The astonishing pravachan illustrated this insight fully when Sri Swamiji freely
invoked references to science and technology, folklore and legend, literature
and religion. We heard his voice replicate the words of Surdas, Kabir, Tagore
and Mahatma Gandhi, along with words from the Bible, Guru Granth Sahib and the
Koran. A series of gasps could be heard from the audience. How did this
sannyasin come to possess such endless knowledge was the stunned question that
I frequently heard.
As if
sensing this question, Sri Swamiji responded by saying that when knowledge
becomes intensely specialized, it breeds the ways of prescribed ignorance and
unrighteous arrogance. He did not begrudge specialized knowledge; in fact, at
times he extolled this as necessary for ethical and spiritual development.
Still he appealed to the coequal need for respect for other kinds of knowledge.
Folklore, legends and epics embody millennial knowledge and ways of knowing.
One may choose to evaluate these, but such evaluation, he insisted, requires
self-immersion in these traditions of knowing. Criticizing them as unscientific
exemplifies rational folly or ‘foolish excellence’. Is not progress in
‘natural’ sciences, Sri Swamiji asked, marked by trial and error or, as Sir
Karl Popper once described this, by ‘conjectures and refutations’?
Popular
knowledge not based on university certifications or credentials does have a
right to exist, just as scientific enquiry has a right to bring these under the
microscope. Because knowledge and knowers are finite entities, arrogant
truth-claims everywhere undermine openness, understanding and tolerance which
always ought to animate the quest for knowing. In his pravachan, Sri Swamiji
insisted that what makes us all humans is the ‘clash of ideas’, outside which
humans become simply, even cruelly, ‘inhuman’. That something we call ‘human’
is already extinguished when we seek to reduce or negate the potential for
dialogue because it is this potency of chetana (vigilant self-awareness) that
in the very first place constitutes the idea of being and remaining human in
any meaningful sense of that term.

_Supplied data_:
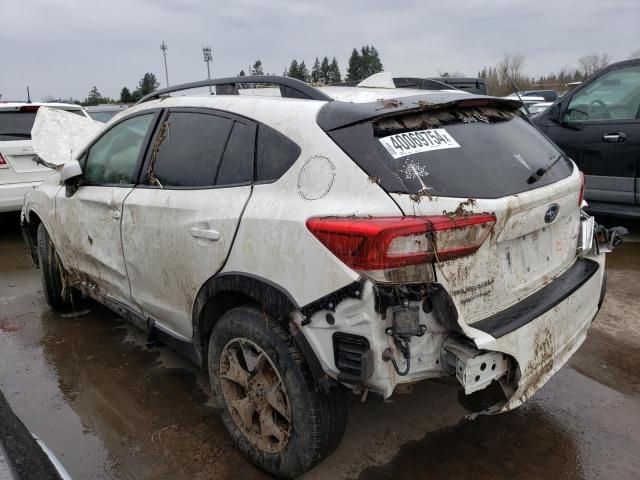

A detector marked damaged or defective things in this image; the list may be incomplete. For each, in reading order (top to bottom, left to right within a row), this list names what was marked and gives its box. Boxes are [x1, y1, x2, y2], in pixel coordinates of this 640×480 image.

damaged white suv [21, 75, 620, 476]
cracked taillight [308, 213, 498, 282]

_Set exercise_: Reproduce the passage about Sri Swamiji's pravachan word for word, from "Still he appealed" to "by ‘conjectures and refutations’?".

_Final result_:
Still he appealed to the coequal need for respect for other kinds of knowledge.
Folklore, legends and epics embody millennial knowledge and ways of knowing.
One may choose to evaluate these, but such evaluation, he insisted, requires
self-immersion in these traditions of knowing. Criticizing them as unscientific
exemplifies rational folly or ‘foolish excellence’. Is not progress in
‘natural’ sciences, Sri Swamiji asked, marked by trial and error or, as Sir
Karl Popper once described this, by ‘conjectures and refutations’?